Looking at our situation, we are considered environmental service consultants, not a construction prime, and we brought in other laborers to get the work done. From your documents, it appears, because of our status in Florida (other design professionals), we are not required to file a preliminary notice but should file a notice of intent to lien prior to filing the mechanics lien. Please advise.

FloridaPreliminary NoticeRight to Lien

We are environmental consultants that helped a restaurant meet compliance requirements with Miami-Dade County. Now that the work is done, they have not responded to our invoices for payment. We are trying to be patient, but we have others that need to be paid.

1 reply

May 30, 2019
In Florida, mechanics lien claimants who contracted directly with the owner of the property, and all parties claiming a lien for professional services, do not need to provide the Notice to Owner that is otherwise generally required of project participants in Florida. A direct contractor is required to respond to a request from the owner to identify all subs and suppliers, and must provide a "final payment affidavit" prior to final payment, stating that all subs and suppliers who provided the owner with a notice to owner have been paid (r, if they haven't, the identity of the unpaid parties). Design professionals are exempt from providing the final payment affidavit.

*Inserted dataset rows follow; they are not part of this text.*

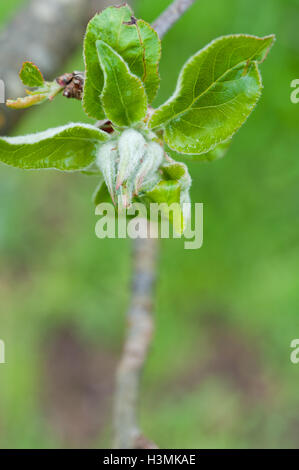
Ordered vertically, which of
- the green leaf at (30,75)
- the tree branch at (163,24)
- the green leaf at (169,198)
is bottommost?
the green leaf at (169,198)

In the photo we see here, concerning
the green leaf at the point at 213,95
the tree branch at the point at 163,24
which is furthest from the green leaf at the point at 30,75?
the green leaf at the point at 213,95

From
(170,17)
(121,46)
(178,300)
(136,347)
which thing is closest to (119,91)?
(121,46)

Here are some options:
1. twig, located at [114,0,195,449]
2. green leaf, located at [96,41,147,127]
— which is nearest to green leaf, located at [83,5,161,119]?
green leaf, located at [96,41,147,127]

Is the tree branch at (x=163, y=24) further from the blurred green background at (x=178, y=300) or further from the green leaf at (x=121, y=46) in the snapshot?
the blurred green background at (x=178, y=300)

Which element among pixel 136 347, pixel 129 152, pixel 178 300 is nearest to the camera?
pixel 129 152

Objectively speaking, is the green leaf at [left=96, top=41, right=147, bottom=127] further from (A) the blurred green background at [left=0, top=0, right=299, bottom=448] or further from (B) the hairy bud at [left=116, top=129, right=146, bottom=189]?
(A) the blurred green background at [left=0, top=0, right=299, bottom=448]

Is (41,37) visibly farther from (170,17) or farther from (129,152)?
(129,152)

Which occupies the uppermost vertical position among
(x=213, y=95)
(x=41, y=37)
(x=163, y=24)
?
(x=41, y=37)
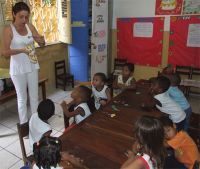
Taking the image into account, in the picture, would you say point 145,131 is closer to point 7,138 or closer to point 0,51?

Liens for Professional Services are set forth by § 713.03. Such liens, however, are limited to parties providing services as an "architect, landscape architect, interior designer, engineer, or surveyor and mapper." Further, a party claiming a lien in Florida must be licensed if a license is required for the work performed. "Consultants" who perform no actual work to permanently improve the property, and who are not providing services as an architect, landscape architect, interior designer, engineer, or surveyor and mapper, may not be afforded mechanics lien protection in Florida.

To the extent that a mechanics lien is appropriate, no party with a direct contract with the owner, or who is a design professional as set forth by statute, is required to give a preliminary notice prior to filing mechanics lien. Note, however, that a mechanics lien in Florida must be filed within 90 days of the last day labor or material was performed.